FRIBERG Erik - Acquisto decisamente a sorpresa del mercato di gennaio. Talmente a sorpresa che Ballardini se lo ritrova a Casteldebole senza neanche avere idea di chi sia. La mancanza di alternative gli regala 7 presenze per un totale di 422 minuti immeritati in cui dimostra di non essere assolutamente adatto alla Serie A per clamorose carenze dal punto di vista tecnico. Legato al Bologna da un biennale, sarà praticamente impossibile da piazzare altrove e resterà anche in Serie B dove magari potrebbe trovare una dimensione più congeniale. A meno che anche questa categoria non sia troppo per lui. Voto 4.

IBSON - La prova provata del fatto che il Bologna sapeva di voler vendere Diamanti ben prima di imbarcarlo per Guangzhou. Il brasiliano rescinde con il Corinthians per la gioia degli ex tifosi, arriva in Italia per essere dimenticato all'aeroporto, ma anche a Casteldebole non convince mai lo staff tecnico. Ha buona tecnica ma manca di quella rapidità di esecuzione necessaria per trasformare sterili giochini in qualcosa di utile per i compagni. Per lui 9 presenze, 332 minuti e un biennale pesante che andrà risolto in ogni modo possibile visto che in Serie B, con i suoi spazi stretti e marcature dure, non sembra assolutamente il suo mondo. Voto 4,5.

LAXALT Diego - Si presenta in Serie A con un impatto assolutamente clamoroso: doppietta al Milan all'esordio. Il suo punto di forza è sicuramente il dinamismo ma in una squadra che ben presto finisce impelagata nei bassi fondi della classifica non c'è più spazio per lui. Colpevolmente dimenticato sia da Pioli che da Ballardini, alla fine colleziona 786 minuti in 14 presenze. L'Inter lo aveva mandato in prestito al Bologna sperando di farlo crescere e se lo riprenderà senza aver ancora scoperto fino in fondo le doti di questo ragazzo. Voto 5,5.

KONE Panagiotis - In avvio di stagione sembra dare continuità alle splendide prove dell'anno precedente nonostante il cambio di modulo, ma con il passare delle giornate da arma in più si trasforma in un equivoco tattico.
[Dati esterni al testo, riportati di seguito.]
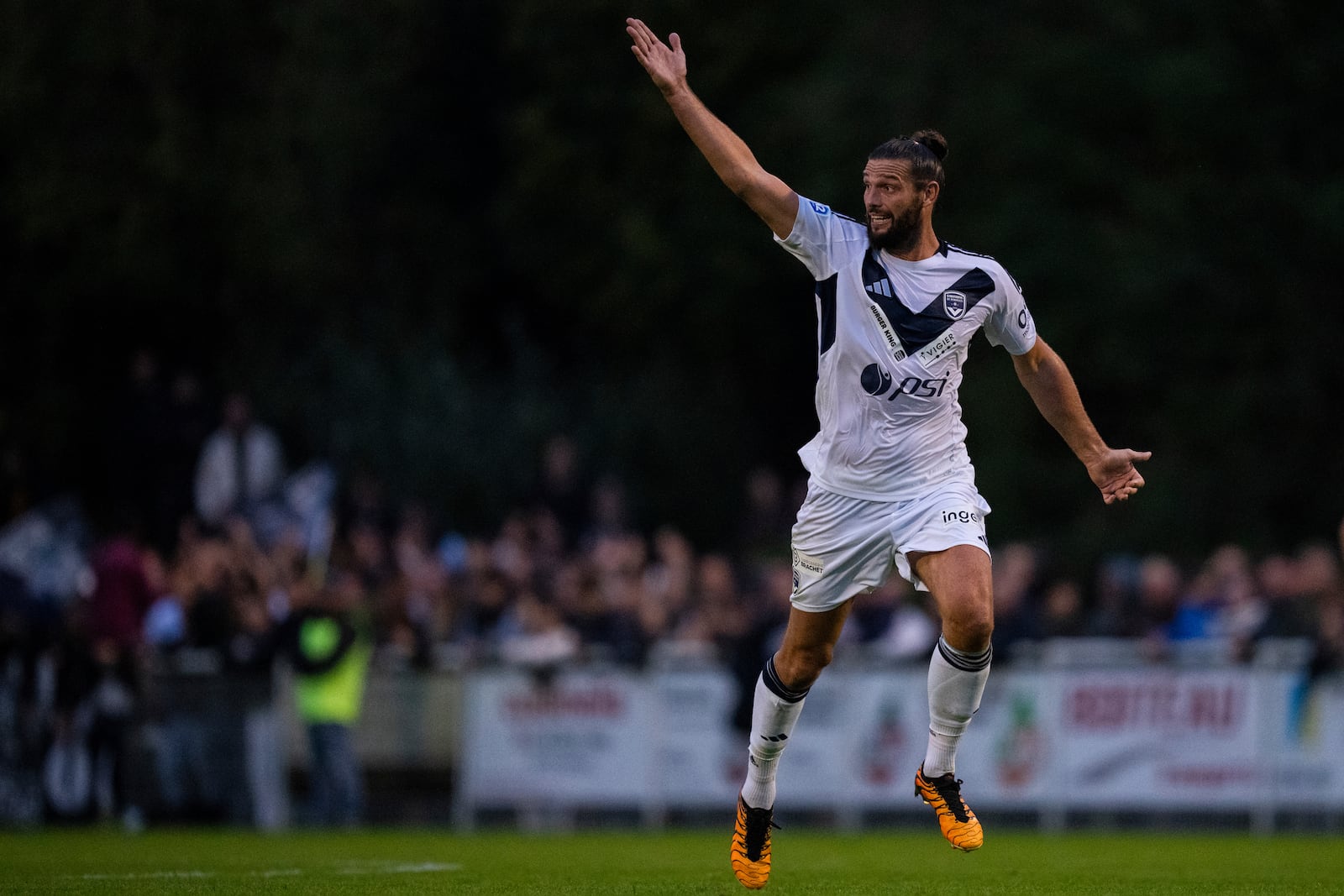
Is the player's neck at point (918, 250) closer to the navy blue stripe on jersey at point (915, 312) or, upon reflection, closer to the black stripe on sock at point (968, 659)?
the navy blue stripe on jersey at point (915, 312)

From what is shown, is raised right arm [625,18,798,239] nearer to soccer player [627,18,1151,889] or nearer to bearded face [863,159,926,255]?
soccer player [627,18,1151,889]

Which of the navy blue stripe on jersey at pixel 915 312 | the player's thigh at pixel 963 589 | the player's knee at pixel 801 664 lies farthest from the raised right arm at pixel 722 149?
the player's knee at pixel 801 664

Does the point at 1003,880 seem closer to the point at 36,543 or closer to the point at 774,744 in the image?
the point at 774,744

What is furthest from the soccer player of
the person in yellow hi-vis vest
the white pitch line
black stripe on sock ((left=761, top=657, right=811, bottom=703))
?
the person in yellow hi-vis vest

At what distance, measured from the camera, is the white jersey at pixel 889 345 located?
9.36 m

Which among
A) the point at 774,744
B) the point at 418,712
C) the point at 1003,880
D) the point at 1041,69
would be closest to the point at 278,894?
the point at 774,744

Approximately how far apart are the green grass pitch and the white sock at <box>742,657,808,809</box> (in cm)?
45

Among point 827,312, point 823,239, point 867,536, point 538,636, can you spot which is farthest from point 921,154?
point 538,636

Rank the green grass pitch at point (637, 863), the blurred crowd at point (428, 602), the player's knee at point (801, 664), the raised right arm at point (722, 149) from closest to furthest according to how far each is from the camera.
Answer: the raised right arm at point (722, 149), the player's knee at point (801, 664), the green grass pitch at point (637, 863), the blurred crowd at point (428, 602)

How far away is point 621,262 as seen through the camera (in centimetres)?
3481

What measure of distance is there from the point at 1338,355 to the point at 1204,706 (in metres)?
14.3

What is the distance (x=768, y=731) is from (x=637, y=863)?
2969 millimetres

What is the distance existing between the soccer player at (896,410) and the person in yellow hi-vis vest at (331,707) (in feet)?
30.3

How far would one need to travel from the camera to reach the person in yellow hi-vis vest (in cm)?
1842
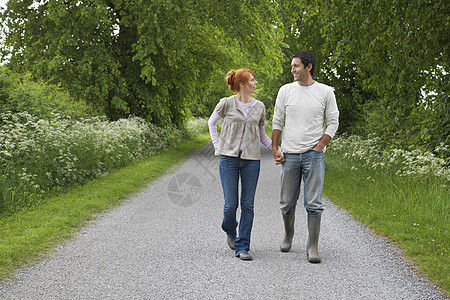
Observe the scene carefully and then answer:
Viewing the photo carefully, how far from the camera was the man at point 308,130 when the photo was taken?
191 inches

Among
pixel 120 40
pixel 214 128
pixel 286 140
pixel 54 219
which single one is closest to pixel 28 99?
pixel 54 219

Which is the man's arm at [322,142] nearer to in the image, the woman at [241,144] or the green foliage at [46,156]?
the woman at [241,144]

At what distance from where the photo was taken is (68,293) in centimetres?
389

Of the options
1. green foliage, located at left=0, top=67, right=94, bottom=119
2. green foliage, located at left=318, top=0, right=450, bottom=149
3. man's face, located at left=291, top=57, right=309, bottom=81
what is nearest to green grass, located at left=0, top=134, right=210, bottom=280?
green foliage, located at left=0, top=67, right=94, bottom=119

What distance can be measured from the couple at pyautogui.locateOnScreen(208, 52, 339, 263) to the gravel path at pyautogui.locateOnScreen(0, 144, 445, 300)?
0.37 meters

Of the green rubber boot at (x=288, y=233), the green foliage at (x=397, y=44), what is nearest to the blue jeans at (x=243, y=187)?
the green rubber boot at (x=288, y=233)

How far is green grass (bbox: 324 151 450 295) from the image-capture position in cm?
480

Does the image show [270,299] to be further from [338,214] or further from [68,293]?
[338,214]

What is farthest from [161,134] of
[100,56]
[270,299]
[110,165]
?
[270,299]

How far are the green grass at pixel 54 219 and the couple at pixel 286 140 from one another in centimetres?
223

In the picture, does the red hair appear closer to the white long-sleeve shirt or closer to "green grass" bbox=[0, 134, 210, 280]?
Answer: the white long-sleeve shirt

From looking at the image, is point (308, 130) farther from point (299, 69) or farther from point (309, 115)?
point (299, 69)

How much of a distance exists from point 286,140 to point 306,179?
0.47m

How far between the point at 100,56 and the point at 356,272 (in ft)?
47.6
Nessuno trova il modo di impiegarlo con profitto e alla fine, complice anche un fastidioso infortunio muscolare, risulta assente nel momento fondamentale della stagione quando avrebbe dovuto fare i gol e le giocate perse con la cessione di Diamanti. Alla fine sono 2378 i suoi minuti spalmati su 28 presenze e conditi da 5 gol di cui uno ancora una volta splendido contro la Sampdoria. È l'ultimo gioiello rimasto nella rosa rossoblù ed è quasi impossibile che lui stesso possa accettare di scendere di categoria: per lui la cessione è quasi certa. Voto 6.

CHRISTODOULOPOULOS Lazaros - Per lui vale il discorso opposto rispetto al connazionale appena citato. Un avvio di stagione da comprimario privo di qualsiasi collocazione tattica nello scacchiere di Pioli, poi l'avvento di Ballardini e la cessione di Diamanti gli consegnano le chiavi del gioco offensivo e lui non si sottrae alla nuova responsabilità. Trova fiducia nelle prestazioni e inizia a macinare chilometri provando a trascinarsi dietro i compagni a volte esagerando anche nei personalismi. Per lui ci sono 2 gol in 27 presenze per un totale di 1836 minuti in cui ha attirato le attenzioni di tante altre squadre. Nonostante il contratto sarà probabilmente ceduto capitalizzando al massimo l'investimento fatto al momento del suo acquisto. Voto 6.